**What the exercise asks**
Copy the lines below verbatim, but only from the line containing "How far from the camera would" through the end of the data.

begin

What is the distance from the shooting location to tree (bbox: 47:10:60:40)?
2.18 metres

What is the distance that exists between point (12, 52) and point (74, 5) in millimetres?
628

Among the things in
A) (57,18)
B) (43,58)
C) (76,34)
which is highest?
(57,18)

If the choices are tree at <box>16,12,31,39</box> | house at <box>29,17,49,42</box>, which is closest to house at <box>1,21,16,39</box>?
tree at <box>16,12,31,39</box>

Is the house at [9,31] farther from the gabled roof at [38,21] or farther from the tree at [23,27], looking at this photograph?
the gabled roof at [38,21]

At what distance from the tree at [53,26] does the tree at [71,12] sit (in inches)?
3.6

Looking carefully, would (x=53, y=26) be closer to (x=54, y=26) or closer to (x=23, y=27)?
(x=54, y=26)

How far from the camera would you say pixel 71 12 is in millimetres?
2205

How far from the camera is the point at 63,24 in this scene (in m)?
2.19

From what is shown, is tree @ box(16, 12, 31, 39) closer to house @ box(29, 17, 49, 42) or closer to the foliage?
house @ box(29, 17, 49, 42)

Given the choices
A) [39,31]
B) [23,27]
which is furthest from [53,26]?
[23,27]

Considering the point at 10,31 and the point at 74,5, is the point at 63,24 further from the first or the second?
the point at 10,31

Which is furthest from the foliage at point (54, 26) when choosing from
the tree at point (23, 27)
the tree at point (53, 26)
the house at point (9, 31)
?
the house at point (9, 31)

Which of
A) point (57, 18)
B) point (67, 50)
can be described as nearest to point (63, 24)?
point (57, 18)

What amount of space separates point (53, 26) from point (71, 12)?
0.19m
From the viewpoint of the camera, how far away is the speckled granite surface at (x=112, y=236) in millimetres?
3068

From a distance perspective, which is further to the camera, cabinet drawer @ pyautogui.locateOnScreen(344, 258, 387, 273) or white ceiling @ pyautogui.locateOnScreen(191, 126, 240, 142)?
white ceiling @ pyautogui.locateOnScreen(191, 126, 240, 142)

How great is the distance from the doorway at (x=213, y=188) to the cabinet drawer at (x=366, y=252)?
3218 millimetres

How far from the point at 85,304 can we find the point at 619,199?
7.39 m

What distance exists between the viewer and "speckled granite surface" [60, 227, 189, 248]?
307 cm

end

**Response to the task**
How far from the camera would you say pixel 71 12 is in millimetres?
2205

How far from the camera is the point at 63,24 in this scene (in m)?
2.19

From what is shown, is tree @ box(16, 12, 31, 39) closer to house @ box(29, 17, 49, 42) or closer to the foliage?
house @ box(29, 17, 49, 42)

Given the choices
A) [39,31]
B) [23,27]
which is furthest from [53,26]?
[23,27]

Considering the point at 10,31 and the point at 74,5, is the point at 63,24 further from the first or the second?
the point at 10,31

Which is furthest from the foliage at point (54, 26) when choosing from
the tree at point (23, 27)
the tree at point (53, 26)
the house at point (9, 31)
?
the house at point (9, 31)

Which of
A) point (57, 18)
B) point (67, 50)
can be described as nearest to point (63, 24)?
point (57, 18)

What amount of space separates point (53, 26) from point (71, 12)?
0.19m
From the viewpoint of the camera, how far away is the speckled granite surface at (x=112, y=236) in millimetres?
3068

From a distance perspective, which is further to the camera, cabinet drawer @ pyautogui.locateOnScreen(344, 258, 387, 273) or white ceiling @ pyautogui.locateOnScreen(191, 126, 240, 142)?
white ceiling @ pyautogui.locateOnScreen(191, 126, 240, 142)

How great is the distance from the doorway at (x=213, y=188) to the cabinet drawer at (x=366, y=252)?
3218 millimetres

How far from the point at 85,304 can we find the point at 619,199?
7.39 m

What distance exists between the viewer and "speckled granite surface" [60, 227, 189, 248]?
307 cm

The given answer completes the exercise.